** START OF Given passage **

This is a project about acknowledging land: its past, present and future, and the people who have cared for it since time immemorial, who care for and defend it today, and who will continue to care for and defend it in the years, decades and centuries to come. It is a perpetual project; the practice of acknowledging is never complete, nor finished. The acknowledgement as it exists today, as you read it, is where we are now. The archives include where we’ve come from, and the contributors who’ve integrally shaped the text. And, in the future, this text will reflect where we go and what we learn. It is up to each individual however, to make their own acknowledgement, to understand their responsibility to learn about the many histories of this land, and to place themselves in relation to such acknowledging; reading this text should not be treated as a passive act, but rather, an ongoing and active process of acknowledging. Together, this is our living text.

** END OF Given passage **
** START OF Stored rows **

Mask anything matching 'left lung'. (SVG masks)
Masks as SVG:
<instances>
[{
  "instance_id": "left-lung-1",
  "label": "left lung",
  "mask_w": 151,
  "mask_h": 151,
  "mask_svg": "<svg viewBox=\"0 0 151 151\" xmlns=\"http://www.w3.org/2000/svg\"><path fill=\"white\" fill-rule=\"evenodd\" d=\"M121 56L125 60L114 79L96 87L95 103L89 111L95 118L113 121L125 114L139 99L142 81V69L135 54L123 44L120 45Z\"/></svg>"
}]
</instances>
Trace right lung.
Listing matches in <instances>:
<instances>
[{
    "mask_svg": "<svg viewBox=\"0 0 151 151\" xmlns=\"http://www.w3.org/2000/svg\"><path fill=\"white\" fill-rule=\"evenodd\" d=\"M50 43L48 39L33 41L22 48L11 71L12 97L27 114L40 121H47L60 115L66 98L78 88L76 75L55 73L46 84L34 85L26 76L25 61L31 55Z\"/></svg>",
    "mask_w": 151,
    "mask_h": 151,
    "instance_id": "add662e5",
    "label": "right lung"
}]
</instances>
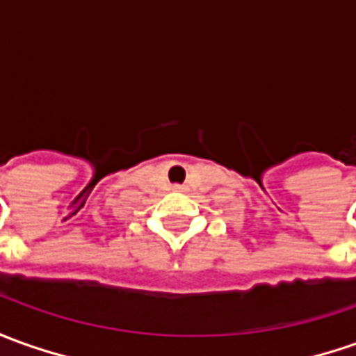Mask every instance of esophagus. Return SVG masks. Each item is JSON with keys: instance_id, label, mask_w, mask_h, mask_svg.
Wrapping results in <instances>:
<instances>
[{"instance_id": "esophagus-1", "label": "esophagus", "mask_w": 356, "mask_h": 356, "mask_svg": "<svg viewBox=\"0 0 356 356\" xmlns=\"http://www.w3.org/2000/svg\"><path fill=\"white\" fill-rule=\"evenodd\" d=\"M173 191H183V187L181 185H173Z\"/></svg>"}]
</instances>
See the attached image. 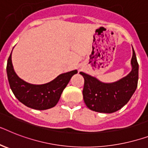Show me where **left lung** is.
Here are the masks:
<instances>
[{
    "instance_id": "obj_1",
    "label": "left lung",
    "mask_w": 148,
    "mask_h": 148,
    "mask_svg": "<svg viewBox=\"0 0 148 148\" xmlns=\"http://www.w3.org/2000/svg\"><path fill=\"white\" fill-rule=\"evenodd\" d=\"M132 70L126 77L112 84H104L97 78L80 72L84 79V100L91 110L112 113L119 110L129 101L138 86V63L133 49Z\"/></svg>"
}]
</instances>
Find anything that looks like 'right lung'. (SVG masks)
<instances>
[{"instance_id":"add662e5","label":"right lung","mask_w":148,"mask_h":148,"mask_svg":"<svg viewBox=\"0 0 148 148\" xmlns=\"http://www.w3.org/2000/svg\"><path fill=\"white\" fill-rule=\"evenodd\" d=\"M77 73L76 70L67 72L60 74L48 84L35 85L25 82L16 75L12 64L11 54L7 64L8 81L14 96L25 106L38 110L54 107L59 100L64 89L68 85L71 77Z\"/></svg>"}]
</instances>
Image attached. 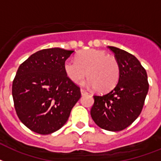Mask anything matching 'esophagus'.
<instances>
[{
	"instance_id": "34e87169",
	"label": "esophagus",
	"mask_w": 161,
	"mask_h": 161,
	"mask_svg": "<svg viewBox=\"0 0 161 161\" xmlns=\"http://www.w3.org/2000/svg\"><path fill=\"white\" fill-rule=\"evenodd\" d=\"M81 94H82V95H86V94H87V91H85L84 89H83V88H81Z\"/></svg>"
}]
</instances>
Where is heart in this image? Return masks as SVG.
Here are the masks:
<instances>
[{
	"mask_svg": "<svg viewBox=\"0 0 161 161\" xmlns=\"http://www.w3.org/2000/svg\"><path fill=\"white\" fill-rule=\"evenodd\" d=\"M64 71L74 83H79L85 77L89 78L87 85L97 92H104L116 86L120 74L117 58L99 49H90L81 52L76 60L69 58L64 62Z\"/></svg>",
	"mask_w": 161,
	"mask_h": 161,
	"instance_id": "1",
	"label": "heart"
}]
</instances>
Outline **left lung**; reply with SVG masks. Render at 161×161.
Masks as SVG:
<instances>
[{
  "instance_id": "8db88e82",
  "label": "left lung",
  "mask_w": 161,
  "mask_h": 161,
  "mask_svg": "<svg viewBox=\"0 0 161 161\" xmlns=\"http://www.w3.org/2000/svg\"><path fill=\"white\" fill-rule=\"evenodd\" d=\"M120 68L118 83L103 96H93L91 117L104 130L119 131L135 121L142 112L149 90L147 74L135 56L117 47L108 46Z\"/></svg>"
}]
</instances>
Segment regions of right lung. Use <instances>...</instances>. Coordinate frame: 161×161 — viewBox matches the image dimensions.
<instances>
[{
	"mask_svg": "<svg viewBox=\"0 0 161 161\" xmlns=\"http://www.w3.org/2000/svg\"><path fill=\"white\" fill-rule=\"evenodd\" d=\"M74 50L42 49L19 65L12 84L15 112L25 126L48 135L59 130L81 97L80 88L65 74Z\"/></svg>",
	"mask_w": 161,
	"mask_h": 161,
	"instance_id": "obj_1",
	"label": "right lung"
}]
</instances>
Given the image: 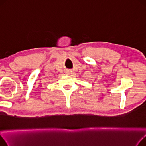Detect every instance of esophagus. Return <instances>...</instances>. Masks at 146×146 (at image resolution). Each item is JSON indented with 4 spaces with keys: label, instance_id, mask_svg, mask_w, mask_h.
I'll use <instances>...</instances> for the list:
<instances>
[{
    "label": "esophagus",
    "instance_id": "obj_1",
    "mask_svg": "<svg viewBox=\"0 0 146 146\" xmlns=\"http://www.w3.org/2000/svg\"><path fill=\"white\" fill-rule=\"evenodd\" d=\"M66 73L67 74V75H70V74L71 73V71H66Z\"/></svg>",
    "mask_w": 146,
    "mask_h": 146
}]
</instances>
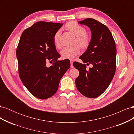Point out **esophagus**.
Returning <instances> with one entry per match:
<instances>
[{
  "label": "esophagus",
  "mask_w": 134,
  "mask_h": 134,
  "mask_svg": "<svg viewBox=\"0 0 134 134\" xmlns=\"http://www.w3.org/2000/svg\"><path fill=\"white\" fill-rule=\"evenodd\" d=\"M72 61H70V68H74V66H73V65H72Z\"/></svg>",
  "instance_id": "esophagus-1"
}]
</instances>
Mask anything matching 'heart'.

** END OF Stored rows **

Set exercise
Write out the passage on acknowledging land again, in full and word for word. The records have no role in this work.

Solved problem
This is a project about acknowledging land: its past, present and future, and the people who have cared for it since time immemorial, who care for and defend it today, and who will continue to care for and defend it in the years, decades and centuries to come. It is a perpetual project; the practice of acknowledging is never complete, nor finished. The acknowledgement as it exists today, as you read it, is where we are now. The archives include where we’ve come from, and the contributors who’ve integrally shaped the text. And, in the future, this text will reflect where we go and what we learn. It is up to each individual however, to make their own acknowledgement, to understand their responsibility to learn about the many histories of this land, and to place themselves in relation to such acknowledging; reading this text should not be treated as a passive act, but rather, an ongoing and active process of acknowledging. Together, this is our living text.